**Your task:** Pick up the personal pregnancy and birth story after its final sentence and carry it forward.

**Text passage:**
I read about a million birth stories before labour started and researched natural child birth in every book, magazine, documentary and professional person I could get my hands on. This is my journey on how I went through pregnancy and birth to get to my little Benny.
Dec 2010 I was a regular working gal with a husband and beating around the bush on if it was time to take that step. My husband Ed was game but I felt I still had some waiting to do. Thinking it would take forever to get pregnant I ditched the birth control and automatically assumed I was infertile and it would take forever to concieve. Jan 12 I realized I was late, hmmm, total denial. Ya I was peeing all the time, nausaus, tired and period free but no way I was pregnant, where was my bump lol?

**Data records:**
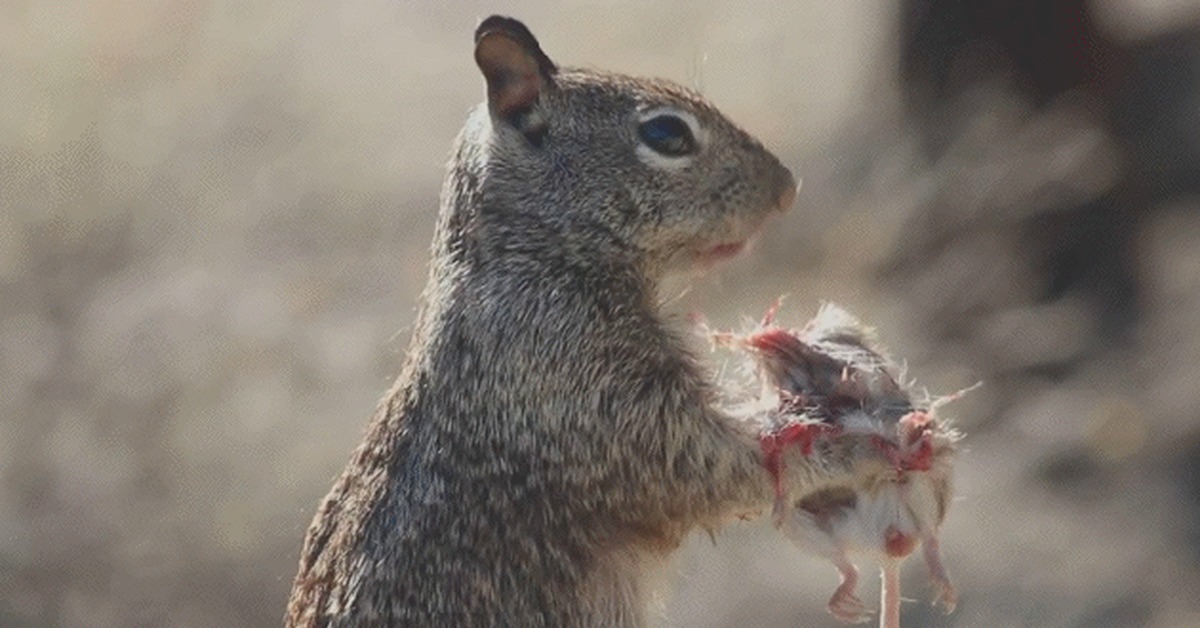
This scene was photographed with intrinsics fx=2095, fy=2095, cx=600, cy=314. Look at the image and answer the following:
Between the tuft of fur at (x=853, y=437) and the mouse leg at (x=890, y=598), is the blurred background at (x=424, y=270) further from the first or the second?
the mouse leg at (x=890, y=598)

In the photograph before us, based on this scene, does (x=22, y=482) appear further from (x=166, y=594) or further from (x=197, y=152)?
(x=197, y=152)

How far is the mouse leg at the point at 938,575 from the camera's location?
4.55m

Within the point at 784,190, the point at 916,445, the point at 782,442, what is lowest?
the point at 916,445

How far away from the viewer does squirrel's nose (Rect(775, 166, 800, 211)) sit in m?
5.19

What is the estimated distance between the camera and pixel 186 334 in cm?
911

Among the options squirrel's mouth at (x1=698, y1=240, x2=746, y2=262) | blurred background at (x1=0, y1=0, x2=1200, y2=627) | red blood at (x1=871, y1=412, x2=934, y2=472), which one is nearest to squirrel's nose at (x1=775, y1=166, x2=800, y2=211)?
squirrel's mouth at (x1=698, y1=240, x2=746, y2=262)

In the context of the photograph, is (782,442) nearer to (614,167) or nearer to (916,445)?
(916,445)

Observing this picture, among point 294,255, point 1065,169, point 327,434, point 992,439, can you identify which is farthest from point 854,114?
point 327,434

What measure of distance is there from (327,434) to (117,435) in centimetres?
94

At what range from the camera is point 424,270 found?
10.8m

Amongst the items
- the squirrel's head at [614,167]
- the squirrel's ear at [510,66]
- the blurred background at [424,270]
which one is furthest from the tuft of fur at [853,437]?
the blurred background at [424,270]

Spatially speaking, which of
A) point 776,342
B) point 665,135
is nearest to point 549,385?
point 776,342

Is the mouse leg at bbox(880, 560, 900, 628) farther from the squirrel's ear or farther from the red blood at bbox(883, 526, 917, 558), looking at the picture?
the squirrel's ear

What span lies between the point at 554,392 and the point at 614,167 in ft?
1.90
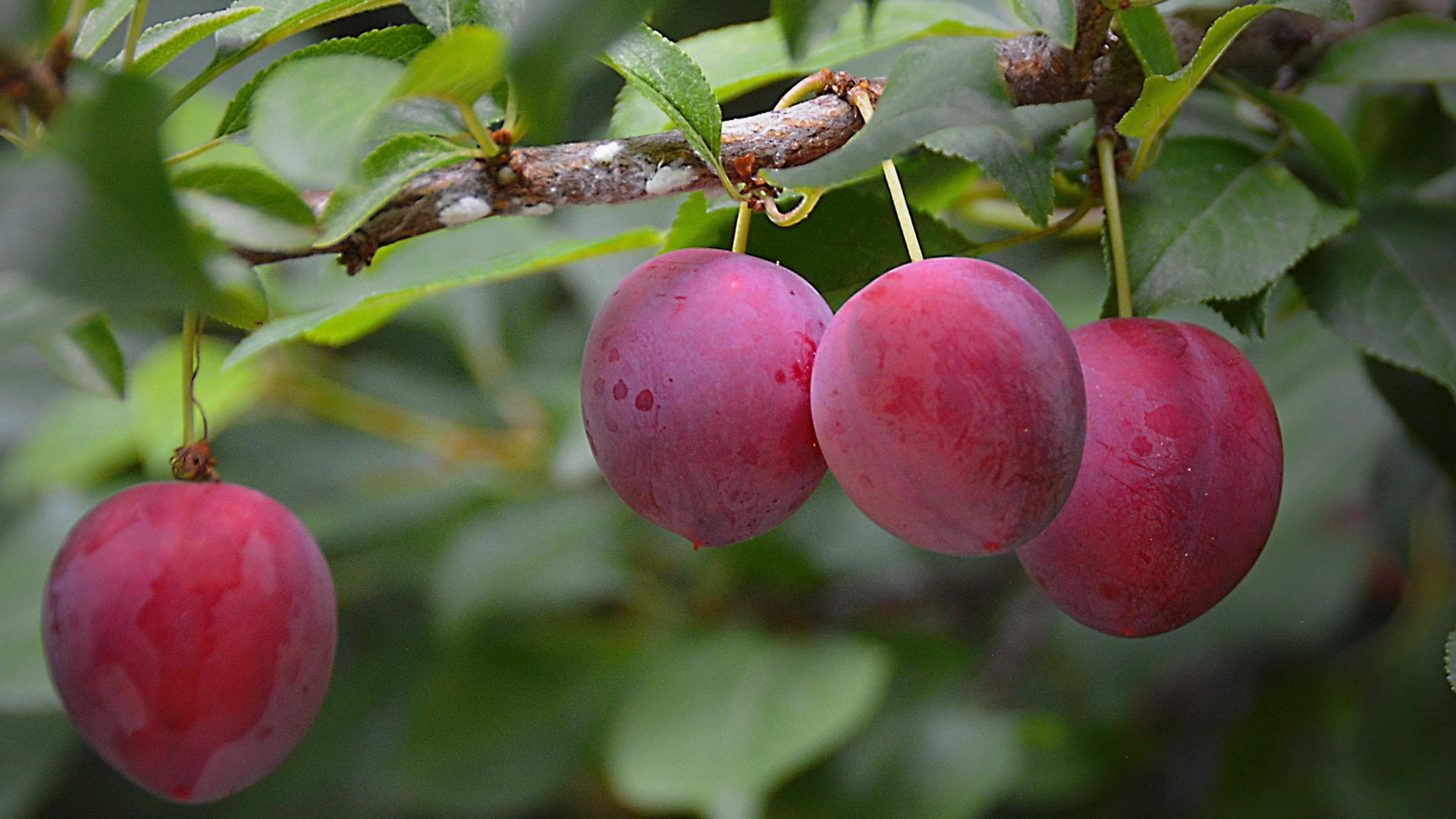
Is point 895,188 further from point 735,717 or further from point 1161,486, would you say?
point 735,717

**Exercise output:**
6 positive pregnany tests later and a doctor who asked why I thought I needed another one or god forbid a blood test I accepted I was pregnant. Not bragging or anything but I had no morning sickness and I felt better then ever, most likely because I immediatly gave up my fancy cigars, hockey beers, weekend wine parties, getting 5 hours of sleep, cut my work week down to 35 hours and actually relaxed and took vitamins. Although I always thought I would be the kind of woman to gorge myself because what the hell I'm pregnant, a massive case of awful stretch marks cured that by 5 months. Oh my goodness Im a tub and they keep making me weigh myself. I started running and felt better then ever. Although I did not enjoy the 40 lbs I put on but know one can feel totally great with a massive sweaty summer weight gain. And being a bridesmaid to a major bridezilla at 9 1/2 months. "oh you can fit a tiny little dress Jess no worries"....b*tch.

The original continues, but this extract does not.